Scientists have put in place the final piece of a puzzle started 20 years ago.
Scientists have put in place the final piece of a puzzle started some 20 years ago with an undergraduate experiment, a Petri dish of bacteria and a sprinkling of laundry whitener.
An enzyme called BluB single-handedly carries out an act of ’molecular cannibalism’, pulling apart vitamin B2 (riboflavin) to produce a key component of vitamin B12 known as 5,6-dimethylbenzimidazole (DMB). This fills a glaring gap in our understanding of the biosynthesis of this important vitamin, says Graham Walker, professor of biology at the Massachussetts Institute of Technology.
The discovery of the BluB enzyme is rooted in the mid 1980s when Walker got his undergraduates to give colonies of symbiotic bacteria a light dusting of laundry whitener. The result was a labful of Petri dishes that fluoresced under UV light where polysaccharides produced by the Sinorhizobium meliloti bacteria had bound to the whitener.
It was this simple crowd-pleasing experiment that led to the identification of mutant Sinorhizobium whose polysaccharide production had gone into overdrive, said Walker. After years of research, it turned out these bacteria had a defective BluB gene, leaving them unable synthesise their own DMB and therefore vitamin B12.
The precise mechanism by which BluB catalyses the cannibalism of vitamin B2 remains to be established. But to Steven Ealick and Tadhg Bedley of Cornell University’s department of chemistry and chemical biology, the simplicity of the enzyme’s active site revealed by Walker and his colleagues suggests that flavin may react with molecular oxygen and then get dismantled during a series of reactions with water. ’Close relatives of all of the reactions in this pro?posal have been found in other systems,’ they notein an accompanying article.
Another mystery is why Sinorhizobium and other B12-synthesising microbes go to all the trouble in the first place. Humans, for example, are unable to synthesize vitamin B12 and are happy to get it from their diet. Similarly, Escherichia coli can’t make B12 from scratch, but can use it if it’s available, said Walker.
One possibility he and his colleagues are exploring is that B12-dependent enzymes are more resistant to oxidative stress than their B12-independent counterparts. ’Rhizobia encounter oxidative stress from the plant while they’re establishing symbiosis,’ said Walker. Bacteria that have found a way to cope with this stress would have been at a selective advantage, he suggests.
Whatever the reason for the evolution of this biosynthetic pathway, Walkerand his colleagues propose that a new family of enzymes - the ’flavin destructases’ is in order.
M E Taga et al, Nature, 2007, DOI:10.1038/nature05611

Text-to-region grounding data

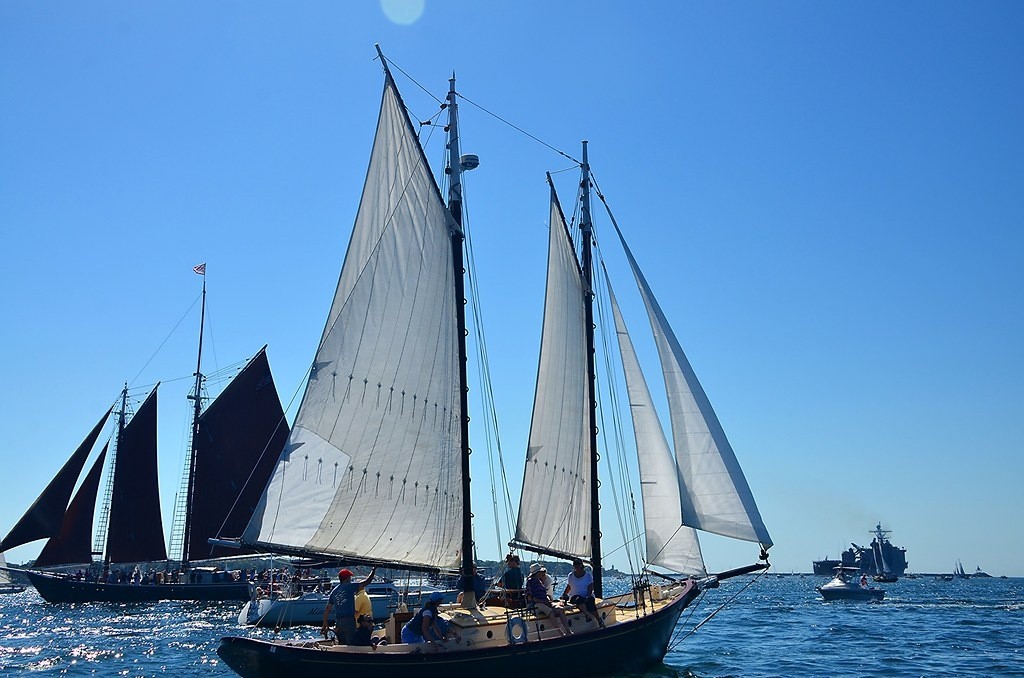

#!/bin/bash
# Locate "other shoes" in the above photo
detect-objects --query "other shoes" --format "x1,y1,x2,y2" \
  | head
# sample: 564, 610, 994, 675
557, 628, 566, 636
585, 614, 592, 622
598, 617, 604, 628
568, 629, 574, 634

--

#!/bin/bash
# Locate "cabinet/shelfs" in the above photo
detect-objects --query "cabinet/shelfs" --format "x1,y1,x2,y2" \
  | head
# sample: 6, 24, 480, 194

• [About this task]
Summarize the article on the BluB enzyme in two sentences.

• [Answer space]
The enzyme BluB single-handedly pulls apart vitamin B2 to produce DMB, a key component of vitamin B12. Its identification traces back to a mid-1980s laundry-whitener experiment on Sinorhizobium meliloti bacteria, though how BluB catalyzes this reaction and why microbes make B12 at all remain open questions, with greater resistance of B12-dependent enzymes to oxidative stress being one possibility under study.